There’s no mechanism that would stop you from issuing multiple certificates for the same domain. In fact, that’s what you do every time you renew your SSL certificate — you issue a new certificate while the old one is still active. So, at least for a while, you have two certificates for the same domain. It’s not unusual.

So, if you need two SSL certificates for same common name, just purchase and install them like you normally would.

Installing Two Certificates for the Same Domain

If you’ve just got a basic hosting setup (a single site hosted on a cPanel hosting account), you would only be able to install and activate one SSL certificate at a time.
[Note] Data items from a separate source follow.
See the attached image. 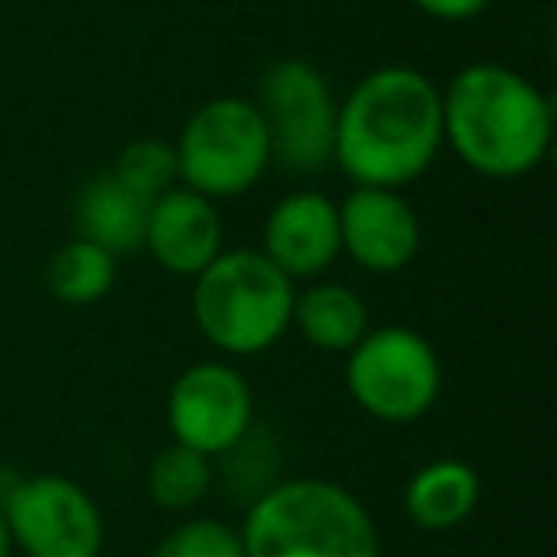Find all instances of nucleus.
Wrapping results in <instances>:
<instances>
[{
	"label": "nucleus",
	"instance_id": "obj_7",
	"mask_svg": "<svg viewBox=\"0 0 557 557\" xmlns=\"http://www.w3.org/2000/svg\"><path fill=\"white\" fill-rule=\"evenodd\" d=\"M271 138V161L290 172H318L333 164L336 100L329 77L306 58H278L263 70L256 96Z\"/></svg>",
	"mask_w": 557,
	"mask_h": 557
},
{
	"label": "nucleus",
	"instance_id": "obj_1",
	"mask_svg": "<svg viewBox=\"0 0 557 557\" xmlns=\"http://www.w3.org/2000/svg\"><path fill=\"white\" fill-rule=\"evenodd\" d=\"M443 149L440 85L417 65H379L336 108L333 164L356 187L417 184Z\"/></svg>",
	"mask_w": 557,
	"mask_h": 557
},
{
	"label": "nucleus",
	"instance_id": "obj_20",
	"mask_svg": "<svg viewBox=\"0 0 557 557\" xmlns=\"http://www.w3.org/2000/svg\"><path fill=\"white\" fill-rule=\"evenodd\" d=\"M409 4L440 24H466V20H478L481 12L493 9L496 0H409Z\"/></svg>",
	"mask_w": 557,
	"mask_h": 557
},
{
	"label": "nucleus",
	"instance_id": "obj_6",
	"mask_svg": "<svg viewBox=\"0 0 557 557\" xmlns=\"http://www.w3.org/2000/svg\"><path fill=\"white\" fill-rule=\"evenodd\" d=\"M344 386L367 417L382 424H412L428 417L443 394V363L417 329L382 325L348 351Z\"/></svg>",
	"mask_w": 557,
	"mask_h": 557
},
{
	"label": "nucleus",
	"instance_id": "obj_12",
	"mask_svg": "<svg viewBox=\"0 0 557 557\" xmlns=\"http://www.w3.org/2000/svg\"><path fill=\"white\" fill-rule=\"evenodd\" d=\"M222 248L225 225L214 199L176 184L149 202L141 252L153 256V263H161L164 271L195 278Z\"/></svg>",
	"mask_w": 557,
	"mask_h": 557
},
{
	"label": "nucleus",
	"instance_id": "obj_9",
	"mask_svg": "<svg viewBox=\"0 0 557 557\" xmlns=\"http://www.w3.org/2000/svg\"><path fill=\"white\" fill-rule=\"evenodd\" d=\"M172 443L207 458L230 455L252 432V386L225 359L195 363L169 389Z\"/></svg>",
	"mask_w": 557,
	"mask_h": 557
},
{
	"label": "nucleus",
	"instance_id": "obj_5",
	"mask_svg": "<svg viewBox=\"0 0 557 557\" xmlns=\"http://www.w3.org/2000/svg\"><path fill=\"white\" fill-rule=\"evenodd\" d=\"M172 149L180 184L214 202L245 195L271 164L268 126L245 96H214L195 108Z\"/></svg>",
	"mask_w": 557,
	"mask_h": 557
},
{
	"label": "nucleus",
	"instance_id": "obj_10",
	"mask_svg": "<svg viewBox=\"0 0 557 557\" xmlns=\"http://www.w3.org/2000/svg\"><path fill=\"white\" fill-rule=\"evenodd\" d=\"M341 210V256L371 275L405 271L420 252V218L394 187H351Z\"/></svg>",
	"mask_w": 557,
	"mask_h": 557
},
{
	"label": "nucleus",
	"instance_id": "obj_13",
	"mask_svg": "<svg viewBox=\"0 0 557 557\" xmlns=\"http://www.w3.org/2000/svg\"><path fill=\"white\" fill-rule=\"evenodd\" d=\"M481 500V481L478 470L462 458H435V462L420 466L405 485V516L420 527V531H458L470 523Z\"/></svg>",
	"mask_w": 557,
	"mask_h": 557
},
{
	"label": "nucleus",
	"instance_id": "obj_16",
	"mask_svg": "<svg viewBox=\"0 0 557 557\" xmlns=\"http://www.w3.org/2000/svg\"><path fill=\"white\" fill-rule=\"evenodd\" d=\"M119 275V260L85 237H73L50 256L47 290L62 306H92L111 295Z\"/></svg>",
	"mask_w": 557,
	"mask_h": 557
},
{
	"label": "nucleus",
	"instance_id": "obj_3",
	"mask_svg": "<svg viewBox=\"0 0 557 557\" xmlns=\"http://www.w3.org/2000/svg\"><path fill=\"white\" fill-rule=\"evenodd\" d=\"M237 534L245 557H382L367 504L325 478H290L263 488Z\"/></svg>",
	"mask_w": 557,
	"mask_h": 557
},
{
	"label": "nucleus",
	"instance_id": "obj_18",
	"mask_svg": "<svg viewBox=\"0 0 557 557\" xmlns=\"http://www.w3.org/2000/svg\"><path fill=\"white\" fill-rule=\"evenodd\" d=\"M111 176L123 187H131L138 199L153 202L157 195H164L169 187L180 184L176 149H172V141H161V138H138L119 153Z\"/></svg>",
	"mask_w": 557,
	"mask_h": 557
},
{
	"label": "nucleus",
	"instance_id": "obj_21",
	"mask_svg": "<svg viewBox=\"0 0 557 557\" xmlns=\"http://www.w3.org/2000/svg\"><path fill=\"white\" fill-rule=\"evenodd\" d=\"M12 554V534H9V523H4V511H0V557Z\"/></svg>",
	"mask_w": 557,
	"mask_h": 557
},
{
	"label": "nucleus",
	"instance_id": "obj_11",
	"mask_svg": "<svg viewBox=\"0 0 557 557\" xmlns=\"http://www.w3.org/2000/svg\"><path fill=\"white\" fill-rule=\"evenodd\" d=\"M260 252L290 283L318 278L341 260V210L321 191H290L263 218Z\"/></svg>",
	"mask_w": 557,
	"mask_h": 557
},
{
	"label": "nucleus",
	"instance_id": "obj_4",
	"mask_svg": "<svg viewBox=\"0 0 557 557\" xmlns=\"http://www.w3.org/2000/svg\"><path fill=\"white\" fill-rule=\"evenodd\" d=\"M295 283L260 248H222L195 275L191 318L210 348L245 359L290 333Z\"/></svg>",
	"mask_w": 557,
	"mask_h": 557
},
{
	"label": "nucleus",
	"instance_id": "obj_15",
	"mask_svg": "<svg viewBox=\"0 0 557 557\" xmlns=\"http://www.w3.org/2000/svg\"><path fill=\"white\" fill-rule=\"evenodd\" d=\"M146 210H149L146 199H138L131 187L119 184L111 172H100L77 195V237L100 245L115 260L119 256L141 252Z\"/></svg>",
	"mask_w": 557,
	"mask_h": 557
},
{
	"label": "nucleus",
	"instance_id": "obj_19",
	"mask_svg": "<svg viewBox=\"0 0 557 557\" xmlns=\"http://www.w3.org/2000/svg\"><path fill=\"white\" fill-rule=\"evenodd\" d=\"M149 557H245L237 527L214 516H191L176 523Z\"/></svg>",
	"mask_w": 557,
	"mask_h": 557
},
{
	"label": "nucleus",
	"instance_id": "obj_14",
	"mask_svg": "<svg viewBox=\"0 0 557 557\" xmlns=\"http://www.w3.org/2000/svg\"><path fill=\"white\" fill-rule=\"evenodd\" d=\"M290 329H298V336L310 348L348 356L371 329V310L359 298V290L344 283H310L306 290H295Z\"/></svg>",
	"mask_w": 557,
	"mask_h": 557
},
{
	"label": "nucleus",
	"instance_id": "obj_2",
	"mask_svg": "<svg viewBox=\"0 0 557 557\" xmlns=\"http://www.w3.org/2000/svg\"><path fill=\"white\" fill-rule=\"evenodd\" d=\"M443 146L488 180L531 176L554 149V100L500 62H473L440 88Z\"/></svg>",
	"mask_w": 557,
	"mask_h": 557
},
{
	"label": "nucleus",
	"instance_id": "obj_8",
	"mask_svg": "<svg viewBox=\"0 0 557 557\" xmlns=\"http://www.w3.org/2000/svg\"><path fill=\"white\" fill-rule=\"evenodd\" d=\"M12 546L27 557H100L108 527L85 485L62 473L16 478L0 500Z\"/></svg>",
	"mask_w": 557,
	"mask_h": 557
},
{
	"label": "nucleus",
	"instance_id": "obj_17",
	"mask_svg": "<svg viewBox=\"0 0 557 557\" xmlns=\"http://www.w3.org/2000/svg\"><path fill=\"white\" fill-rule=\"evenodd\" d=\"M214 485V470H210V458L199 450H187L180 443L164 447L161 455H153L146 473L149 500L164 511H191L199 508L210 496Z\"/></svg>",
	"mask_w": 557,
	"mask_h": 557
}]
</instances>
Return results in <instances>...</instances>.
However, there are setups where you could install multiple certificates at the same time:

  • Using a CDN. When you’re using a CDN, you technically have two SSL connections for each visitor — one between the visitor and the CDN, and one between the CDN and your web server. If you wanted, you could use two different SSL certificates — one installed on your web server and one installed on the CDN. This can be a good practice because it segments access to your private keys. If a different team manages your CDN, then they wouldn’t have access to your web server private keys.
  • Using multiple servers. If your website is set up on multiple servers (behind a load balancer, application request router, etc.), that’s another time when you may want to use two certificates for the same domain. Again, this can help segment access and improve your security controls.
  • Test servers. In some cases, you may have a separate (offline or IP restricted) server that you access via your main domain + hosts file modifications. This is a great way to test new features while using your actual domain name. In this case, it’s a good idea to use a separate SSL certificate for your test server.

In any of the cases listed above, you’d be installing the two certificates on separate servers, so you wouldn’t need to follow any special steps.